Schriftliche Aufgabe 1 -
Warum bringt das Blut Jesu laut dem Auszug über das Matthäusevangelium den neuen Exodus und den neuen Tempel?
Schriftliche Aufgabe 2 -
Gib bitte aus dem Auszug über das Matthäusevangelium den Abschnitt von „Wenn es darum“ bis einschließlich „alles entdecken kann.“ wortgetreu zurück.

Auszug zum Lesen -
Wenn man nun den Bericht von Matthäus in einem größeren Kontext liest, macht man eine erstaunliche Entdeckung: Diese Hinweise auf Blut veranlassen den Leser, Matthäus 23,35 als Widerhall, Erfüllung und Fortschritt der „Bluterzählung“ in der Geschichte Israels zu lesen. Jesus ist der neue, ebenfalls verworfene Hirte, dessen unschuldiges Blut vergossen wurde. Er ist auch das neue Israel, das die Zerstörung seines Tempels, das Exil und den Tod durch ausländische Feinde erleidet. Da aber sein Blut völlig unschuldig war, bringt es den neuen Exodus und den neuen Tempel.
„In der Geschichte Israels gab es sowohl Beispiele von ‚unschuldigem Blut‘, das vergossen wurde, aber auch von Israels Blut, das durch Feinde vergossen wurde, weil Israel gesündigt hatte. Im Blut Jesu finden beide Linien ihre Erfüllung.“
In der Geschichte Israels gab es sowohl Beispiele von „unschuldigem Blut“, das vergossen wurde, aber auch von Israels Blut, das durch Feinde vergossen wurde, weil Israel gesündigt hatte. Im Blut Jesu finden beide Linien ihre Erfüllung.
Usw. usw. usw.
Der Platz reicht hier leider nicht aus, um zu zeigen, wie Matthäus Jesus als den neuen Abraham (der viele Kinder aus Ost und West hat), als den neuen David (der der wahre König ist), als den neuen Salomo (der in seiner Lehre Weisheit vermittelt) und als den neuen Jeremia (der das Schicksal Jerusalems beklagt) beschreibt. Judas ist der typologische Verräter der Nation (die neue Version von Isebel, Ahitophel und Absalom). Die Jünger sind die neuen zwölf Stämme Israels, und die jüdischen Führer sind die neuen Herrscher von Ägypten, Assyrien und Babylon. Die Berge in Matthäus sind die neuen Sinais. Die Wüsten stehen für die neue Wüste (vgl. die Wüstenwanderung) Israels, und die Flüsse sind die neuen Überquerungen ins Land, mit dem Volk Gottes.
Wenn es darum geht, künftige Generationen zu Jüngern zu machen und sie zu lehren – also den Missionsbefehl zu erfüllen –, dann sieht Matthäus die beste Herangehensweise in diesen Jesus-Geschichten, in denen die Geschichte Israels widerhallt, sich erfüllt und weiter vorangebracht wird. Matthäus’ inspirierte Weisheit ist in in die literarische Form eingebettet.
Lies also die Geschichten des Matthäusevangeliums in ihrem größeren Zusammenhang. Du wirst erstaunt sein, was man dort alles entdecken kann.

(Einträge aus einer Datenquelle)
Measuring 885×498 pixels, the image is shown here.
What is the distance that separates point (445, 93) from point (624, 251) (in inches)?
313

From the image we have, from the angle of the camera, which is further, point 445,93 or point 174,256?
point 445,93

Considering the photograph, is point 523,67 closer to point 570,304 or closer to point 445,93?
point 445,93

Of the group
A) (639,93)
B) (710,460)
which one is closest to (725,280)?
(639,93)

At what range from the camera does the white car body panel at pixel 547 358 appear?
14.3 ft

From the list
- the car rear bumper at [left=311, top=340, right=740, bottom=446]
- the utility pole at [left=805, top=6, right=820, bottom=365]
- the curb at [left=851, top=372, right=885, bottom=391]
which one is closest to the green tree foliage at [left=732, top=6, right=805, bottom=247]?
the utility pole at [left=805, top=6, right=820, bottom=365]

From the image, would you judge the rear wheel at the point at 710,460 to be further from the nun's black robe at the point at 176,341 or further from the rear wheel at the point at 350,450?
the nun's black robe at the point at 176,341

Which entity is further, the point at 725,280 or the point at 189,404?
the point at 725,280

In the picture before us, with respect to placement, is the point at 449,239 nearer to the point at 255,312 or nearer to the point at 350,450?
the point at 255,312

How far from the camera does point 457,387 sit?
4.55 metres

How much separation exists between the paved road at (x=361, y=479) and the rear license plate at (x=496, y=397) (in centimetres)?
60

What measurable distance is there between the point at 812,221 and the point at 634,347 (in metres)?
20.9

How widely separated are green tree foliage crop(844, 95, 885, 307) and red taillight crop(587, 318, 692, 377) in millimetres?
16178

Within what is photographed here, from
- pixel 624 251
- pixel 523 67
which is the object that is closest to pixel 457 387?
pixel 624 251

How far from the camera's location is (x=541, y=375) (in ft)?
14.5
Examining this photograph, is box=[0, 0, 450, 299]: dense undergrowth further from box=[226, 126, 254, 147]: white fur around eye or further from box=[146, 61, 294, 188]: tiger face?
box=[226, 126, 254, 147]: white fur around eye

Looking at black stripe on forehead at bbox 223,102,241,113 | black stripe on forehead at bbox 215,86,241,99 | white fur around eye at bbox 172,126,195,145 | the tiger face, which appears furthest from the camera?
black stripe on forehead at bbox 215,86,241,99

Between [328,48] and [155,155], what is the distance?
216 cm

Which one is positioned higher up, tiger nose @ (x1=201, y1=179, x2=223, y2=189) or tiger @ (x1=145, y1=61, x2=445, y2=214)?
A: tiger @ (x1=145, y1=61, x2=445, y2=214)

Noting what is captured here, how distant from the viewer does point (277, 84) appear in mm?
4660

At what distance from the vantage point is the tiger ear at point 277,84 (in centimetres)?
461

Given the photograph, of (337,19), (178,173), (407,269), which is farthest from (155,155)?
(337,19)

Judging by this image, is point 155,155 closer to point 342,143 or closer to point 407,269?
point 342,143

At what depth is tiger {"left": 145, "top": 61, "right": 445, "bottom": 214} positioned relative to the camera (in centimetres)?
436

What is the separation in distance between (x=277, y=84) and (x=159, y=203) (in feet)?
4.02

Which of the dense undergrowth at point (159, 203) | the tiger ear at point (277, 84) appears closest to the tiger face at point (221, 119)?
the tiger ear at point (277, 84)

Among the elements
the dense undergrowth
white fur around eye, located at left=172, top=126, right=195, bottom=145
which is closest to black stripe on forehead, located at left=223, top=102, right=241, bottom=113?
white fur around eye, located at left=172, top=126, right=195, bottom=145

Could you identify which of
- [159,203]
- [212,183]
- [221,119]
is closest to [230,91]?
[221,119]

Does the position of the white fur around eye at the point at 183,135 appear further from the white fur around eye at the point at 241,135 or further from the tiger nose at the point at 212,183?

Ergebnis der Übung 1 -
Laut dem Auszug bringt das Blut Jesu den neuen Exodus und den neuen Tempel, weil es völlig unschuldig war.

Ergebnis der Übung 2 -
Wenn es darum geht, künftige Generationen zu Jüngern zu machen und sie zu lehren – also den Missionsbefehl zu erfüllen –, dann sieht Matthäus die beste Herangehensweise in diesen Jesus-Geschichten, in denen die Geschichte Israels widerhallt, sich erfüllt und weiter vorangebracht wird. Matthäus’ inspirierte Weisheit ist in in die literarische Form eingebettet.
Lies also die Geschichten des Matthäusevangeliums in ihrem größeren Zusammenhang. Du wirst erstaunt sein, was man dort alles entdecken kann.